Additional clarifications regarding the above-mentioned points can be found in CSSF Regulation No 10-4 and Circular CSSF 12/546.

 

Risk management

  • Description of the risk management method applied by the management company to the UCIs managed in accordance with Circular CSSF 11/512, CSSF Regulation No 10-4 and “CESR’s Guidelines on Risk Measurement and the Calculation of Global Exposure and Counterparty Risk for UCITS (ref.: CESR/10/788)”;

Documents and information to be provided by management companies wishing to avail of an extended scope of activity in accordance with Article 101(3)a) and b) of the 2010 Law

  • Provision of a business programme which includes information with respect to discretionary management, investment advice and the safekeeping and administration in relation to units of UCIs;
  • Templates of the discretionary management/investment advisory services contracts which the management company intends to request its clients to sign;
  • Confirmation that the MiFID provisions are respected (Articles 37-1 and 37-3 of the Law of 5 April 1993 on the financial sector, completed by the provisions of Grand-ducal Regulation of 13 July 2007 relating to organisational requirements and rules of conduct in the financial sector).

Miscellaneous

  • Details of the entity (entities) which instigated the launch of the UCIs managed by the management company (i.e. the group to which the management company belongs or a third-party entity outside of the group);
  • Indication if the management company intends to manage (one) foreign UCI(s). Where applicable, the country of origin of the UCI(s), the investment policy of the UCI(s) and the services offered (i.e. portfolio management, administration or distribution) by the management company on behalf of the UCI(s) concerned must be mentioned.

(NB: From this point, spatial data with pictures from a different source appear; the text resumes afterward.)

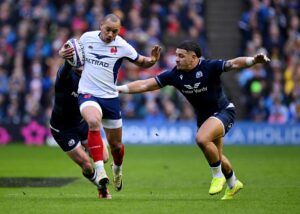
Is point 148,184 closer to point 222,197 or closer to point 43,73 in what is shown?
point 222,197

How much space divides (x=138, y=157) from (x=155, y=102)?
426 cm

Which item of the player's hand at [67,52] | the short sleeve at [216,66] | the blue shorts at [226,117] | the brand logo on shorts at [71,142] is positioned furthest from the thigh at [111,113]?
the short sleeve at [216,66]

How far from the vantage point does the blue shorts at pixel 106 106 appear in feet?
43.1

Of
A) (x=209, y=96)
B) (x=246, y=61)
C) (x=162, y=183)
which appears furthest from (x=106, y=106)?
(x=162, y=183)

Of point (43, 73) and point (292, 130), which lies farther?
point (43, 73)

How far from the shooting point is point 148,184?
55.3 feet

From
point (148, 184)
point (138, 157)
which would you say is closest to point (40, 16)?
point (138, 157)

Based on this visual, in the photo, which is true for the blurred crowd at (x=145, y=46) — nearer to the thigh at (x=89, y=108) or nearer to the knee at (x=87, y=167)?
the knee at (x=87, y=167)

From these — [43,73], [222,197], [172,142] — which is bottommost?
[172,142]

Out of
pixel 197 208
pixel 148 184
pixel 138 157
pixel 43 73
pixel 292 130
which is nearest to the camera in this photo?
pixel 197 208

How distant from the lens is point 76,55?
13.4 m

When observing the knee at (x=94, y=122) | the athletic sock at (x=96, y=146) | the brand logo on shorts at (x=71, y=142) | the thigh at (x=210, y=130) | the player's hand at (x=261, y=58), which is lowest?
the brand logo on shorts at (x=71, y=142)

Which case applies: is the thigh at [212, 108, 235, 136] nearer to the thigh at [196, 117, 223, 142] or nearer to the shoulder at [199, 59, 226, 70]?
the thigh at [196, 117, 223, 142]

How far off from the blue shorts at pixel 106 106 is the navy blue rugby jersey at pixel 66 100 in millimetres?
742
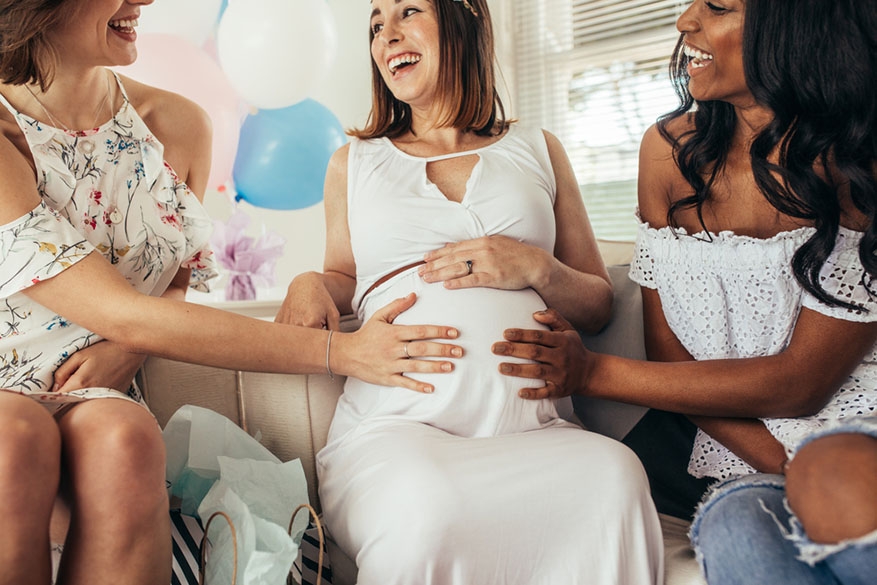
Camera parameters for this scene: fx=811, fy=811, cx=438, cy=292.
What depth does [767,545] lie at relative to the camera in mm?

The preceding list of requirements is for guidance purposes only. The applicant seeking authorisation may add all information which s/he deems useful and necessary for the presentation and clarity of understanding of his/her application file. Furthermore, the CSSF may request additional information which is necessary in order to complete the assessment of the application file.

 
The examination fees are referred to in Article 1(D) of the Grand-ducal Regulation of 28 October 2013 relating to the fees to be levied by the CSSF.